Perhaps that was why she loved Kurt with a special passion. With his little jutting chin and his air of absolute confidence, it was clear that he would not stay a baby for long. The way he slammed his palms on the table of his high chair, demanding attention, he might have been commanding a battalion of soldiers, rather than a single harried sister. Yet although he was fast leaving infancy behind, his nails were still tiny pink shells and his hair soft as feathers. He watched his brothers constantly, observing their playing and their fights, clamouring to be included. He rarely cried and Hedwig’s possessive pride manifested itself in small acts of preferential treatment. She saved the lumps of sugar that were provided with tea for staff at the Ahnenerbe and crumbled them up for Kurt when his brothers were not looking.

In the evenings when she was not taking Faith and Beauty classes, Hedwig cooked and washed the plates, and after her father departed for the nearest Kneipe, divided her time between homework, storytelling and keeping order. Not to mention patching Kurt’s clothes, which had been shed by four brothers before him like the skins of a snake. This humdrum existence could not be less like the gracious, elegant life that the Faith and Beauty Society was preparing her for. Here in Moabit there was no art, or dancing, or conversation to speak of, unless you counted their father bellowing at the children or Mutti moaning about the amount of washing she had to do. There was no music, apart from the light dance music on the radio that Mutti used to drown out the squabbling of the boys. And yet it could not suit Hedwig better.

Ploughing through the pages of questions on Reiner’s list Hedwig felt a pang of sympathy for him. It had been the same for her in the BDM – endless lists of questions that she could still reel off like some leaden poetry imprinted forever in her mind. What is the date and place of the birth of the Führer? What are the clauses of the Treaty of Versailles? What is the date of the Beer Hall Putsch? What is the significance of 10th November? – the answer to that was Martin Luther’s birthday, rather than Kristallnacht, which had raged through the city last year.

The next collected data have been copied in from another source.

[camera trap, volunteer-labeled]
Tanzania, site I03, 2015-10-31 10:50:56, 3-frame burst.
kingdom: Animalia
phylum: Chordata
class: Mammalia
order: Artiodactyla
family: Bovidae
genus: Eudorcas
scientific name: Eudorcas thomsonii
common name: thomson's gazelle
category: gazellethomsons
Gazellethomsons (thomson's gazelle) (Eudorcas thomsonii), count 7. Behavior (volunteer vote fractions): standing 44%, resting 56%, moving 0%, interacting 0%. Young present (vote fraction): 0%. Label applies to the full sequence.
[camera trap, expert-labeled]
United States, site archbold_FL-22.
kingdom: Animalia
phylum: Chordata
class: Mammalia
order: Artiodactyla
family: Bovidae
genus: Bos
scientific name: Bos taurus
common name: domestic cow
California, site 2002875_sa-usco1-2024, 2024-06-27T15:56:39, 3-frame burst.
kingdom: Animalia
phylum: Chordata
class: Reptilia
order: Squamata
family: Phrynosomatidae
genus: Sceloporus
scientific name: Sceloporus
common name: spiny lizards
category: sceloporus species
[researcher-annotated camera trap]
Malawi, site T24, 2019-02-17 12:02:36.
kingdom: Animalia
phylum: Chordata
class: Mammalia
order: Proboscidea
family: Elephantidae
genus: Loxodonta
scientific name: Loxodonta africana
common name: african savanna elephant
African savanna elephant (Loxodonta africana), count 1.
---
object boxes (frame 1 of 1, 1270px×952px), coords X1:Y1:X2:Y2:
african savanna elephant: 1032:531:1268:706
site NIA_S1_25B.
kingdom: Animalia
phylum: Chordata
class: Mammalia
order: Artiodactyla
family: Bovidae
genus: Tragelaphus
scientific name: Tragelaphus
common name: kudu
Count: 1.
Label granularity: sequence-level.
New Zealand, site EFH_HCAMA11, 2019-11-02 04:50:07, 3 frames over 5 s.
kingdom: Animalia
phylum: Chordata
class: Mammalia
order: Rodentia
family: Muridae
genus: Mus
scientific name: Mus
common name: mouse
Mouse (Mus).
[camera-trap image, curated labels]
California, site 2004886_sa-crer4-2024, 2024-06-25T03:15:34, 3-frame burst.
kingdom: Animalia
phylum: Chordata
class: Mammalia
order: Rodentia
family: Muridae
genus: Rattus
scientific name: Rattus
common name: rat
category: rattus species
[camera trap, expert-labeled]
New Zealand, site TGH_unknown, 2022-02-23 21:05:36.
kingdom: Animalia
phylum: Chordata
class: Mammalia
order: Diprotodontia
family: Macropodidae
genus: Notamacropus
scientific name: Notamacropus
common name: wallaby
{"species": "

At times it seemed that citizens of the Reich spent their entire time answering questionnaires. The girls at the Faith and Beauty Society marvelled at the form issued by the office responsible for maintaining the racial purity of the SS for women hoping to marry. It was seven pages long and spelt out cumbersome requirements for the hopeful girl, including the precise date that she learned to walk, and photographs of herself in a bathing suit taken from three angles. Some of the queries seemed as daunting as a university examination.

Is the woman positively addicted to housework?’ was one. How did you answer that?

Does she hold fast to the values of German womanhood?

And the one that had particularly floored Hedwig: ‘Does she cherish the high ideals of German philosophy?

God knows how she would ever answer them, yet with any luck there would be no need. The only question she was interested in just then was the one that Jochen had mentioned the other evening in the restaurant. I’m going to ask you something. If Jochen’s request was what she suspected, it would be both thrilling and terrifying in equal measure.